スペイン内戦を描いたもので、それにロベルト・ジョーダンとマリアとの恋愛を織り交ぜながら、ストーリーは終局へと向かってゆく。
ロベルトをロマンチックフールと呼ぶとするなら、その彼に対比させるべく極めて現実的で知恵の回る悪党、すなわちゲリラの首領であるパブロを配置させるなど、非常に良くできた小説である。
ここには、ロベルトとパブロという二人の男の生き方の違いを対比させるだけではなく、強烈な光と影のように生と死が交錯しており、如何にもヘミングウェイらしい。

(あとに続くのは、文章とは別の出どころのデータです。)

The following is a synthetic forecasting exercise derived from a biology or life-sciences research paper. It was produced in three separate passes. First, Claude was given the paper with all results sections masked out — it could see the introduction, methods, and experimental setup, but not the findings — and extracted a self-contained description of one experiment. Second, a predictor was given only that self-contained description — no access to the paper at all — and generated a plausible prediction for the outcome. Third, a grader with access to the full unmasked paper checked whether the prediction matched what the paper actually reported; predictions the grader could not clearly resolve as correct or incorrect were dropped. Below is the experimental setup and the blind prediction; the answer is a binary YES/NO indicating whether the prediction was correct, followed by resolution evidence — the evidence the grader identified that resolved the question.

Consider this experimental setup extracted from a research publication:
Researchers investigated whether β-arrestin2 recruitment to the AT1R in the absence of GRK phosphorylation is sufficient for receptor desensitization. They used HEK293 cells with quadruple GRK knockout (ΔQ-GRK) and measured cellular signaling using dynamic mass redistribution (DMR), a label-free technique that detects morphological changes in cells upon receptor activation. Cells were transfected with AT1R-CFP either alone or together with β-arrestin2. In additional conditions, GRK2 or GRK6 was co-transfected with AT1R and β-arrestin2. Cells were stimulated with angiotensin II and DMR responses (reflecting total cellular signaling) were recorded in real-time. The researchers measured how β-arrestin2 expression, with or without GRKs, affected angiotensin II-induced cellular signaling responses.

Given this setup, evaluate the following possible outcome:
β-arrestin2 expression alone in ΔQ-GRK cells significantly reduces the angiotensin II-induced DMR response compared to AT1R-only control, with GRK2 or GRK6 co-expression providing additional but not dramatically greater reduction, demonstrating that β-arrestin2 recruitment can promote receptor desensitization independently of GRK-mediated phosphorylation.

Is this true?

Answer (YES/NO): NO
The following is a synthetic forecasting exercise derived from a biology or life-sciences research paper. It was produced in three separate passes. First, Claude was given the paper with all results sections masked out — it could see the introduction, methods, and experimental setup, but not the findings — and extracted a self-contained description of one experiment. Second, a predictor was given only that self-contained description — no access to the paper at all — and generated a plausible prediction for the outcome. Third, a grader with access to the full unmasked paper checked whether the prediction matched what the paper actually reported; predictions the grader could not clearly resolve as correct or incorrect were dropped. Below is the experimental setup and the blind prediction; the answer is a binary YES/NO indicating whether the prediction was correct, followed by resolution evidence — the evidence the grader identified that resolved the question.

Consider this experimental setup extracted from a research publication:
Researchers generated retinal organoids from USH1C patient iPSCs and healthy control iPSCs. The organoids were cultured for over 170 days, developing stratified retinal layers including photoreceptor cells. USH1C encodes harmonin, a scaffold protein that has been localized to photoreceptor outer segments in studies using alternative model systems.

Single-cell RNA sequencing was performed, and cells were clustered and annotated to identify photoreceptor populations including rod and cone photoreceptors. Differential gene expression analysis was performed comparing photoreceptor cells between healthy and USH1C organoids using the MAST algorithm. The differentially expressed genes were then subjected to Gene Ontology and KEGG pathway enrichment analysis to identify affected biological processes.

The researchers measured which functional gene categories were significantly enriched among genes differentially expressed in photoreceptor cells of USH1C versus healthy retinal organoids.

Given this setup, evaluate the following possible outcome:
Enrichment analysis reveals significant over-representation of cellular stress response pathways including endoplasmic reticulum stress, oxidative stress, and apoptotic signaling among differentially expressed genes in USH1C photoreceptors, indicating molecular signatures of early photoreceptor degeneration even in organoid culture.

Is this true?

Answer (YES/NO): NO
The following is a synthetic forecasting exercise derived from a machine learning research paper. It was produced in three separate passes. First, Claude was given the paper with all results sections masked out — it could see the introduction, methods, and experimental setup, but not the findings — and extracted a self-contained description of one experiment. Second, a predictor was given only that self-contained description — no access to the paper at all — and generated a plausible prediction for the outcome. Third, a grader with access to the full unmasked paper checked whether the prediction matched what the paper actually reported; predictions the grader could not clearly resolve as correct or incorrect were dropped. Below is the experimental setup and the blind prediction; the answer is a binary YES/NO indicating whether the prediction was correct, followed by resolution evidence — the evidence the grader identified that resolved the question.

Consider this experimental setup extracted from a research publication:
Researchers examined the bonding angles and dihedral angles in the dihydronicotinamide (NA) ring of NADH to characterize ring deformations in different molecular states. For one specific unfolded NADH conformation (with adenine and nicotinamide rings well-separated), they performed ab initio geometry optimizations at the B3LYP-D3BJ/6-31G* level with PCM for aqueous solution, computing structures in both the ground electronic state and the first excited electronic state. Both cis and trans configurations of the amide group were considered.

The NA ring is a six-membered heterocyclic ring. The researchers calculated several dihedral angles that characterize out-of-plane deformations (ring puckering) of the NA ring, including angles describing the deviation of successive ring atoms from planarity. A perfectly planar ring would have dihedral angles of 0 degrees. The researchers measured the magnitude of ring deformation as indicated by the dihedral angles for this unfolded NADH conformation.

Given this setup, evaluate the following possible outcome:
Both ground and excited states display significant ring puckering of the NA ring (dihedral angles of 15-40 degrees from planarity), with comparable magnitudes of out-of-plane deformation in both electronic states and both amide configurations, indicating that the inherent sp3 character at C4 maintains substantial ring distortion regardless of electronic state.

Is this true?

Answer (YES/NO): NO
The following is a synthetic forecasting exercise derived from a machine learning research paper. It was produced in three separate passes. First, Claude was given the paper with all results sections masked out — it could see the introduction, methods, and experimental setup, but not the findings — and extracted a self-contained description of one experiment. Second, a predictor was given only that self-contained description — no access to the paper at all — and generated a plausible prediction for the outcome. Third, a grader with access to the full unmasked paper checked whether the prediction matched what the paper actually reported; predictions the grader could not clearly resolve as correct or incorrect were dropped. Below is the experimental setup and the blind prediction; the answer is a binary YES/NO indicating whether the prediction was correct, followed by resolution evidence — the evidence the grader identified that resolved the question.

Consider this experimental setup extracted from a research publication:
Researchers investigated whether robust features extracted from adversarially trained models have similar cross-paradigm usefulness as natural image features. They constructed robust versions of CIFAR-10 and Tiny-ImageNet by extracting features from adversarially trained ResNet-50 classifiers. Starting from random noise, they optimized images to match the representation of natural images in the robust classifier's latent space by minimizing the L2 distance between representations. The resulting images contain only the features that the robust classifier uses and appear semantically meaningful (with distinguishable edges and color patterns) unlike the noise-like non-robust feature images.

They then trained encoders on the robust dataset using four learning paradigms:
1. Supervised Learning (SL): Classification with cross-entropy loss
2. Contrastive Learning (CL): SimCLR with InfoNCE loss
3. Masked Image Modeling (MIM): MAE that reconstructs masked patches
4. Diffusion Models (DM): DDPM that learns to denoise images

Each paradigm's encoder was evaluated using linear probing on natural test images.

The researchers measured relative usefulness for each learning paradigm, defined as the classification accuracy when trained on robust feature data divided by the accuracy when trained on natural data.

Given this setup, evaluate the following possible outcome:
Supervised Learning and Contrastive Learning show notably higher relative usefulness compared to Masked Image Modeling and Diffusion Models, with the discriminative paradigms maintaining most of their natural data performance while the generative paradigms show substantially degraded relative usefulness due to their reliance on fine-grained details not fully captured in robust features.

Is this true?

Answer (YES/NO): NO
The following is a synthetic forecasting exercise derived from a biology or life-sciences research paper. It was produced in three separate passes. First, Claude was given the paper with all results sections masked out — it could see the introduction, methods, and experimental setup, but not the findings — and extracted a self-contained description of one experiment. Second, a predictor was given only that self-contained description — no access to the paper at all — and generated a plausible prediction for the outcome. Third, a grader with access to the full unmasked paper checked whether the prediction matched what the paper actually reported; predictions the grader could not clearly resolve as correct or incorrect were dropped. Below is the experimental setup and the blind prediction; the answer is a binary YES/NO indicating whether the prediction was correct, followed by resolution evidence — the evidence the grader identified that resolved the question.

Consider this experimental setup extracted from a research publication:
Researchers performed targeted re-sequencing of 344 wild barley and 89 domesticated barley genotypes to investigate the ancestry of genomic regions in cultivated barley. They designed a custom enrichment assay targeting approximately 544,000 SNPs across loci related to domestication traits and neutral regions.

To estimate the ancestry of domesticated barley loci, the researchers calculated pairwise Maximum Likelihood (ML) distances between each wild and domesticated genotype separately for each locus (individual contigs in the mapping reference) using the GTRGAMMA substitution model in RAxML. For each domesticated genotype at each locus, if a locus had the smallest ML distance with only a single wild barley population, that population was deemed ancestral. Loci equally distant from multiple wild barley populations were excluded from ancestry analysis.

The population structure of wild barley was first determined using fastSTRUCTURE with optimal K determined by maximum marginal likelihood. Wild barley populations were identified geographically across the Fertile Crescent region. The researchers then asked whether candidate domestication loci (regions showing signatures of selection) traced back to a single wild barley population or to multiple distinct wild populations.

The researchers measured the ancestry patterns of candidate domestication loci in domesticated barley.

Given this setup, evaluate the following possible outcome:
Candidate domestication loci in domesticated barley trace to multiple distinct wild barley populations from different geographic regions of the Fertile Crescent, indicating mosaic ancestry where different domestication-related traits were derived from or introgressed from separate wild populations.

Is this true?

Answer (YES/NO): YES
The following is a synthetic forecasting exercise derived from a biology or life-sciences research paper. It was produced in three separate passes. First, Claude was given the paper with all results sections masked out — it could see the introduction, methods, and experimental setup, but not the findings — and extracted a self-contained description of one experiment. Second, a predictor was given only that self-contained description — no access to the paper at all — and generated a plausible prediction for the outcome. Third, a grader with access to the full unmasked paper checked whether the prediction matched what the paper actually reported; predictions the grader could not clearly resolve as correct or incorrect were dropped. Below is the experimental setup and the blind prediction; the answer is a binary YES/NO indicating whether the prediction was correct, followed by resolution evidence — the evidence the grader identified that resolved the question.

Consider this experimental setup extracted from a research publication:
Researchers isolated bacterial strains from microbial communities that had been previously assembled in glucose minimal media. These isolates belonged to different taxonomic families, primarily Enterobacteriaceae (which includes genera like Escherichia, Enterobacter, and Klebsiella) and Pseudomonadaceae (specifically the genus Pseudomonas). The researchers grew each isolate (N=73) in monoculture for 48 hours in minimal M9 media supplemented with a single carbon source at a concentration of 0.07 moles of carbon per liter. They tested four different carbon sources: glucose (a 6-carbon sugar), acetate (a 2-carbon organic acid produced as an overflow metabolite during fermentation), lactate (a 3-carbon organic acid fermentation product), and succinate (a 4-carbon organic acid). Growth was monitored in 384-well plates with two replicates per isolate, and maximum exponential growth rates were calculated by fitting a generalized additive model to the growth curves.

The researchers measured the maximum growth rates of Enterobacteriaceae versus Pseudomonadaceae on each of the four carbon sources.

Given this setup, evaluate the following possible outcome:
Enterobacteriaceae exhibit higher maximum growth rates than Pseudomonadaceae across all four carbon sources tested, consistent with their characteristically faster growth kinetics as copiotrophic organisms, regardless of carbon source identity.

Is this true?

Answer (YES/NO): NO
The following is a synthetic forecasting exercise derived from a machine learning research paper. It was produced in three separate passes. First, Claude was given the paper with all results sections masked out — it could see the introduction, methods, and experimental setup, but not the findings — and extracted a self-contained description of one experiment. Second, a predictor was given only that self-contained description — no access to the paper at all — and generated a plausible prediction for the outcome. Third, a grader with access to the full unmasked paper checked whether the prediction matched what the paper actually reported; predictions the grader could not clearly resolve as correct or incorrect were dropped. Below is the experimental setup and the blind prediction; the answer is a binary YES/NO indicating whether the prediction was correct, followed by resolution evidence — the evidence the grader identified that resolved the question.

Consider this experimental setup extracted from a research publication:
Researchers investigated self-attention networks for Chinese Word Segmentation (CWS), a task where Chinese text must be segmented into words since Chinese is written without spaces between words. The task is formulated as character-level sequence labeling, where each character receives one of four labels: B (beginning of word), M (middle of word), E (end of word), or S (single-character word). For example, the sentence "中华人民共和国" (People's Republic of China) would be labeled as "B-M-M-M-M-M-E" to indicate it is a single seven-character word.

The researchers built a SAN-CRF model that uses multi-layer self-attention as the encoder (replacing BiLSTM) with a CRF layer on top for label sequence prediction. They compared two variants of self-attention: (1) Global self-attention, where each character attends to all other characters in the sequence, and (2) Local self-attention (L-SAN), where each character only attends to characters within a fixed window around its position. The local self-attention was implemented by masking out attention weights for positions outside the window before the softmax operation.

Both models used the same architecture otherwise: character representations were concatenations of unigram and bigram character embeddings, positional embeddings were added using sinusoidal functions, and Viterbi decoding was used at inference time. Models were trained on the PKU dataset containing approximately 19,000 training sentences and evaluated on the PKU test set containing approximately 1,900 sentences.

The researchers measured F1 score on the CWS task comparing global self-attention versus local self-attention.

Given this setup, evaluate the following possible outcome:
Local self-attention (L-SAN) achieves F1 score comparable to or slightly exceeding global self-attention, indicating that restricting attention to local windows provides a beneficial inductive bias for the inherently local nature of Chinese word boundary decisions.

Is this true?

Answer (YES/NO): NO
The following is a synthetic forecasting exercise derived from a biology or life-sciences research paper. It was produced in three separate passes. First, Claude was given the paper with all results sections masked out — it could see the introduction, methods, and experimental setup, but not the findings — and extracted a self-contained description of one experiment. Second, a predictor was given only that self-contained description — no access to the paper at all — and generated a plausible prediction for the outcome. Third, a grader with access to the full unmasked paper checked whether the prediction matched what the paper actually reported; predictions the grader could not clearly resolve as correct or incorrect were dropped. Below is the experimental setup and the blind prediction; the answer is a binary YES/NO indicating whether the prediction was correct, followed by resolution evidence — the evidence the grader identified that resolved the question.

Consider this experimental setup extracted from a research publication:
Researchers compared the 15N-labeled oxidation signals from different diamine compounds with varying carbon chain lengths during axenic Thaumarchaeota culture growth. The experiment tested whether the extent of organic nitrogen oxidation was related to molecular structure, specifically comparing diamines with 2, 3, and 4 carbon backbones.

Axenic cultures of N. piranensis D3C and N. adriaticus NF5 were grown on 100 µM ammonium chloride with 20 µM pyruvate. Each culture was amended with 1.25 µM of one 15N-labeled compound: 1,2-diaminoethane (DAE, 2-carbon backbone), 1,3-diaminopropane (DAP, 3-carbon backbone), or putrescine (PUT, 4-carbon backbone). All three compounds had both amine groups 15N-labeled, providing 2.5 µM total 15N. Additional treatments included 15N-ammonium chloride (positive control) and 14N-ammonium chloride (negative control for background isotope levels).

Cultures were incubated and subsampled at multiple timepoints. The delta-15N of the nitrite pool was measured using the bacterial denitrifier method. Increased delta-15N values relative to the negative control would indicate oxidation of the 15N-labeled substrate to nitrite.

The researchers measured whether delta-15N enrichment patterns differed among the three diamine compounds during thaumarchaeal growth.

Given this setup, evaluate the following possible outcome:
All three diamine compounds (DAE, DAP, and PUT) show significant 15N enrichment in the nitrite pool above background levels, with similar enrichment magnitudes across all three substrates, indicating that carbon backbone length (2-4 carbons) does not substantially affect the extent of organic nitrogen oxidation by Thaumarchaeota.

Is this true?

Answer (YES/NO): NO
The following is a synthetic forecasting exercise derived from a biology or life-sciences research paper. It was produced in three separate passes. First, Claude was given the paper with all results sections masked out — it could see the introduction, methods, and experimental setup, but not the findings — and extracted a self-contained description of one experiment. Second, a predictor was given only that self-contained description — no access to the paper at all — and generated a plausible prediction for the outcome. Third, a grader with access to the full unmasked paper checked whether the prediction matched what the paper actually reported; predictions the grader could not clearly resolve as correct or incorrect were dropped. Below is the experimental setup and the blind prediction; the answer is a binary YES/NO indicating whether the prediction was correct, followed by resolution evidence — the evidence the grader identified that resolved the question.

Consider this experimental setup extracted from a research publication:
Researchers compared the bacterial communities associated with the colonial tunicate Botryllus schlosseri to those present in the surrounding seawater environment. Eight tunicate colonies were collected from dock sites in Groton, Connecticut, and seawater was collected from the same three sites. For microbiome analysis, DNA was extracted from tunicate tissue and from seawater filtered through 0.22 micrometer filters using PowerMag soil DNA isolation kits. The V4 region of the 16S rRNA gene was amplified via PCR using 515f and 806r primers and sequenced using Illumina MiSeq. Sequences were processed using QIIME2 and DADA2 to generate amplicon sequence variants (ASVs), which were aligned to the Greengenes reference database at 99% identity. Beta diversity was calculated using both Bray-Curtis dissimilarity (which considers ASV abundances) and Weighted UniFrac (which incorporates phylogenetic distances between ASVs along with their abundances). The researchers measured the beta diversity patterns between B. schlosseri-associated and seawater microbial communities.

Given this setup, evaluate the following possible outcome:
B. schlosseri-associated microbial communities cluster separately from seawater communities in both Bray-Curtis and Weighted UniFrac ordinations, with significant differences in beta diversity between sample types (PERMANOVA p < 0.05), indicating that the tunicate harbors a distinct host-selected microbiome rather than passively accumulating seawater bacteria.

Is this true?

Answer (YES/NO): YES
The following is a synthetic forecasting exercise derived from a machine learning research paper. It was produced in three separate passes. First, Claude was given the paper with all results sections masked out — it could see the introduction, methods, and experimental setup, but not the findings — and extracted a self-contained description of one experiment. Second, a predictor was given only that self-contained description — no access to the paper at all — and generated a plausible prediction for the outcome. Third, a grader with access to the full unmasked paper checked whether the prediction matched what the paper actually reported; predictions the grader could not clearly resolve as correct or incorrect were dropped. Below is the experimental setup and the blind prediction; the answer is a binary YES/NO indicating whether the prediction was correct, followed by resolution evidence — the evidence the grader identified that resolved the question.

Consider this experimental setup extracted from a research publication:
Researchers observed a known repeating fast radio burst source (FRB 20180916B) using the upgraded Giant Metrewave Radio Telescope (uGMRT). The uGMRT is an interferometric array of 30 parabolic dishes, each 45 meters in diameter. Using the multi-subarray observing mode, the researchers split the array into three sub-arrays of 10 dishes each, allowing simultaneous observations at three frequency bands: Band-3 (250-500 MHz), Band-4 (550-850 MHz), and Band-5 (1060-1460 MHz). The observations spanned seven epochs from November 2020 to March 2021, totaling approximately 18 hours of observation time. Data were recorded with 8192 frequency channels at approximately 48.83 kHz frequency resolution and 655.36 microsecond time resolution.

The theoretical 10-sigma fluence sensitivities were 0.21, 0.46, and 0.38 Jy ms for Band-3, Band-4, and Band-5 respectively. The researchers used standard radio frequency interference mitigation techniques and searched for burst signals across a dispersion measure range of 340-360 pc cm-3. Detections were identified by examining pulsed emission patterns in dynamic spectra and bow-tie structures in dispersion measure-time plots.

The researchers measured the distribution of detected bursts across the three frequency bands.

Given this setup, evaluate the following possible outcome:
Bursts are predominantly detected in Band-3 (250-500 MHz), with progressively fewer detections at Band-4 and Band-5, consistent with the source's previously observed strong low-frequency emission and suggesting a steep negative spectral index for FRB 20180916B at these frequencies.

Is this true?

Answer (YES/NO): YES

ところで、前にも書いたが、この小説のタイトルは、ジョン・ダンの次の詩によるものである。

for whom the bell tolls
John Donne


No man is an island,
entire of itself
every man is a piece of the continent,
a part of the main
if a clod be washed away by the sea,
Europe is the less,
as well as if a promontory were,
as well as if a manor of thy friend's
or of thine own were.
Any man's death diminishes me,
because I am involved in mankind
and therefore never send to know
for whom the bell tolls
it tolls for thee'


たがために鐘は鳴る

誰も孤島ではなく、
誰もひとりがすべてではなく。
ひとはみな大陸の土。
大地のひとかけら。
その一握りを波が洗えば、
洗われただけ大陸の大地は失われ、
さながら岬が失われ、
君の友や、君の土地が失われる。
ひとの死とてこれと同じ、
自らも欠けゆく。
なぜなら、私もまたひとの一部。
ゆえに君よ問うなかれ、
たがために鐘は鳴るやと。
そは君が為に鳴るなれば。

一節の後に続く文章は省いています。